Tote aus Papier von Alicia Giménez-Bartlett

Buchvorstellung und Rezension

Bibliographische Angaben

Originalausgabe erschienen 2000 unter dem Titel Muertos de papel, deutsche Ausgabe erstmals 2003 bei Lübbe.
Ort & Zeit der Handlung: Spanien / Barcelona, 1990 - 2009.
Folge 4 der Petra-Delicado-und-Fermín-Garzón-Serie.

  • Barcelona: Plaza & Janés, 2000 unter dem Titel Muertos de papel. 283 Seiten.
  • Bergisch Gladbach: Lübbe, 2003. Übersetzt von Sybille Martin. ISBN: 3-7857-1538-2. 352 Seiten.
  • Bergisch Gladbach: BLT, 2005. Übersetzt von Sybille Martin. 247 Seiten.

'Tote aus Papier' ist erschienen als Hardcover

In Kürze:

Alle kennen Ernesto Valdés, die Number One der Yellow Press mit der einzigartigen Gabe, die kleinste Affäre zum schmutzigen Skandal aufzubauschen.

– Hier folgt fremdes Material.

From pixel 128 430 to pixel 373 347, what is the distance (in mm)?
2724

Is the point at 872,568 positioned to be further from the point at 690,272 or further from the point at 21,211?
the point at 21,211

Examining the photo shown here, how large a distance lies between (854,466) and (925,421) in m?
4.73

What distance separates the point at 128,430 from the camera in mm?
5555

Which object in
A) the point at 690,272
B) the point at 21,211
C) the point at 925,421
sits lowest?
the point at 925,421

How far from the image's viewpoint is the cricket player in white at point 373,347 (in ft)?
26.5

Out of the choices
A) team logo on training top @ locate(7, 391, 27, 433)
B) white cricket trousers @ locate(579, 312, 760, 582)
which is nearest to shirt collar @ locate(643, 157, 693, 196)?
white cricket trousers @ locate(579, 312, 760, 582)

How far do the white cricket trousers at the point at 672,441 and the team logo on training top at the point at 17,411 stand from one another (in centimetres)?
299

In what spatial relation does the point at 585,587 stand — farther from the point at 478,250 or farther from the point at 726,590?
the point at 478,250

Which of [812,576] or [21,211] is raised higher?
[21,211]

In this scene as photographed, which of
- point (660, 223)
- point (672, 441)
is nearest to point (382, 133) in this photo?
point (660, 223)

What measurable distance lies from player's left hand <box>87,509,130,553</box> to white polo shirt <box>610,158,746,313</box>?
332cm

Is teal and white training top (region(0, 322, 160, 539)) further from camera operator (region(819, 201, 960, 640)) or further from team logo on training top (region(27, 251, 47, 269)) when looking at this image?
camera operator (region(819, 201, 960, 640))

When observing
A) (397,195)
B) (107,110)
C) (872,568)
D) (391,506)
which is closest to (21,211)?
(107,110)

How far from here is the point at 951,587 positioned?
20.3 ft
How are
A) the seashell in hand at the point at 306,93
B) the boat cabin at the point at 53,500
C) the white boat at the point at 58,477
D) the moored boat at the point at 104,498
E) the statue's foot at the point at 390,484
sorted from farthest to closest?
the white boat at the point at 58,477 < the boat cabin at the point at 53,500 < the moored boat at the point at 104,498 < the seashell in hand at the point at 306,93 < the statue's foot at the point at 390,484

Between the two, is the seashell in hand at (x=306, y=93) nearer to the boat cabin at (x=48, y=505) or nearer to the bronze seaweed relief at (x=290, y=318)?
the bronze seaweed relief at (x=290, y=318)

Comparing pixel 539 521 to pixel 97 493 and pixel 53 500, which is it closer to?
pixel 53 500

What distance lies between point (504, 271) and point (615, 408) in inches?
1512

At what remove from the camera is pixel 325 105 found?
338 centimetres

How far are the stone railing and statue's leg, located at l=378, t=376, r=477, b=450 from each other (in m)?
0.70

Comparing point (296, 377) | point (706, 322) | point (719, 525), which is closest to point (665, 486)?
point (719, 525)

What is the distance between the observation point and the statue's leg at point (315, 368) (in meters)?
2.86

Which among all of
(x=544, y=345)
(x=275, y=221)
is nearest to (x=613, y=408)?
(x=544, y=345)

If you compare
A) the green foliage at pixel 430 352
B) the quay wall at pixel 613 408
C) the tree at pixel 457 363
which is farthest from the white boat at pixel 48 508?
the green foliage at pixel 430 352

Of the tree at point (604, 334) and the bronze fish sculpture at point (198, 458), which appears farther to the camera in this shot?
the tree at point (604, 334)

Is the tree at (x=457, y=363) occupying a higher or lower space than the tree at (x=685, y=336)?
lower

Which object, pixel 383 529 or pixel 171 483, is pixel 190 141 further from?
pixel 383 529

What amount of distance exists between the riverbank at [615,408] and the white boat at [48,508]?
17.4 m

Alle außer Petra Delicado, weiblichstes und mit scharfer Zunge ausgestattetes Mitglied der Policía Nacional. Wie die Jungfrau zum Kinde kommt die Inspectora zu ihrem neuesten, diesmal wahrhaft spektakulären Fall, denn ebendieser Skandaljournalist wird ermordet in seiner Wohnung in Barcelona aufgefunden. Die Liste der Verdächtigen erstreckt sich ins Unendliche – Wen hat der Tote zu Lebzeiten nicht mit Dreck beworfen? – und führt Petra und Subinspector Fermín Garzón auf bisher unbekanntes Gelände, nämlich in die Welt des Show-Business und des Jetset. Ein eher rutschiges Parkett, auf dem das ungleiche Ermittlerpaar mit unnachahmlicher Treffsicherheit für mögliche Fettnäpfchen so manches Mal ins Stolpern gerät. Damit nicht genug, geschieht ein zweiter Mord, ebenfalls von der pikanteren Art. Das Opfer ist eine junge Messehostess, deren Liebesleben auf eine heiße Spur schließen lässt. Und die weist auf allerhöchste Madrider Regierungskreise …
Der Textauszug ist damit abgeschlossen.